At YouthCO, we know that T2SNB youth, particularly youth who are trans women and femmes who are also Indigenous, Black or youth of colour, are among the youth most impacted by HIV & Hep C.

When a youth is diagnosed with HIV or Hep C, it is not always recorded whether or not they are T2SNB. This means that our communities are often erased by the healthcare sector, and that HIV and Hep C information, supports, and health services that recognize the specific needs of T2SNB communities are deprioritized. Factors like lower rates of employment, housing, and healthcare access also mean T2SNB communities are impacted by HIV and Hep C in ways not well understood by cisgender people. In addition, research often does not include T2SNB folks in meaningful ways.
As a result, T2SNB youth may struggle to get information, support, and health services that relate to our cultures, bodies, and experiences.

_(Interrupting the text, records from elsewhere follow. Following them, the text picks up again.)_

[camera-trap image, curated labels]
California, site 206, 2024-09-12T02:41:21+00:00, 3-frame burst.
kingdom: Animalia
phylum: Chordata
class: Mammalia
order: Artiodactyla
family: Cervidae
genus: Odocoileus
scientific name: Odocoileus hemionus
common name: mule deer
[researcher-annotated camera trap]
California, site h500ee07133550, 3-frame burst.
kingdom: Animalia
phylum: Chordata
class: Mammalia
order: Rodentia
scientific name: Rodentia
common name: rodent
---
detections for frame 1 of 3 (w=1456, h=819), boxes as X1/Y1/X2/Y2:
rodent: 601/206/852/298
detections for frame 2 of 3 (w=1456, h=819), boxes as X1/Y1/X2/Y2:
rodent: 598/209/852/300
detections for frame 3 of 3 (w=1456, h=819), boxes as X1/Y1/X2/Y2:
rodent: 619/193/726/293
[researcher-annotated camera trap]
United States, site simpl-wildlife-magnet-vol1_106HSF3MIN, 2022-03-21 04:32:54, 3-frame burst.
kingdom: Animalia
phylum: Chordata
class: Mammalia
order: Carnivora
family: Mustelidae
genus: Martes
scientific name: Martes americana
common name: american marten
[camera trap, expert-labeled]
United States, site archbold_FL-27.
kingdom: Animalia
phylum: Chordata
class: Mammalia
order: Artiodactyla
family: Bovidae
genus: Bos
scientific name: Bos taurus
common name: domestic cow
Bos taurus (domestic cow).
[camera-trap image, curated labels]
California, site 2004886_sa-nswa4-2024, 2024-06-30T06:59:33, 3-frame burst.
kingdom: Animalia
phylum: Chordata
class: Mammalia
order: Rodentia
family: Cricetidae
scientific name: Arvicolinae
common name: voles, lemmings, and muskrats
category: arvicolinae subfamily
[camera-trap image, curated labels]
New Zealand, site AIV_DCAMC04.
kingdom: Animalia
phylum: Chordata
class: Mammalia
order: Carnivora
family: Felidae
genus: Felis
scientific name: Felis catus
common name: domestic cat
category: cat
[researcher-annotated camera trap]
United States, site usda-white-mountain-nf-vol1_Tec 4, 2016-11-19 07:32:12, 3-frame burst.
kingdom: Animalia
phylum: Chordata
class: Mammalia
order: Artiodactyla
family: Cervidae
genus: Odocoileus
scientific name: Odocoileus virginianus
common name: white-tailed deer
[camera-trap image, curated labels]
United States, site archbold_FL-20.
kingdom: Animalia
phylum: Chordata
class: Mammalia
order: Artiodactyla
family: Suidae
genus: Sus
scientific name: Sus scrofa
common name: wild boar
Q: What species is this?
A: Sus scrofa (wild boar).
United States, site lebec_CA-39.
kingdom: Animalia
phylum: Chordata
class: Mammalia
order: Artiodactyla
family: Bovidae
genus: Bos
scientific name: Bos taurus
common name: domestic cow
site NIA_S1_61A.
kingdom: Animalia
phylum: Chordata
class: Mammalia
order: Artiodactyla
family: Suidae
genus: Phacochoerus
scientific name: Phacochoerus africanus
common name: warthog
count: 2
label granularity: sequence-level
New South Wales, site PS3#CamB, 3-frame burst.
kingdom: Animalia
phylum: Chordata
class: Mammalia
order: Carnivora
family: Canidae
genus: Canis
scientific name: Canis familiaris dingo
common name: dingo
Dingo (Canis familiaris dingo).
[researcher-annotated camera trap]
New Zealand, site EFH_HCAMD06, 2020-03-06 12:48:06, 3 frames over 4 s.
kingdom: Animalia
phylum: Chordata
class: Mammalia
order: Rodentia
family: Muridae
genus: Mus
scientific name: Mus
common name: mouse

Finding healthcare providers that feel safe and affirming is difficult. If we are HIV and/or Hep C positive, Two-Spirit, Indigenous, Black, people of colour, immigrants, superfat, fat, femme, houseless, living with disabilities, sex workers, using substances or living with an addiction and/or have other
marginalized and stigmatized experiences, we may be even more unsafe accessing healthcare.

One of the many ways we can support T2SNB communities is providing accurate information that can give us some tips and reduce the stigma surrounding HIV and Hep C. Luckily for us, for a long time our communities have been finding ways to support each other when institutions fail us.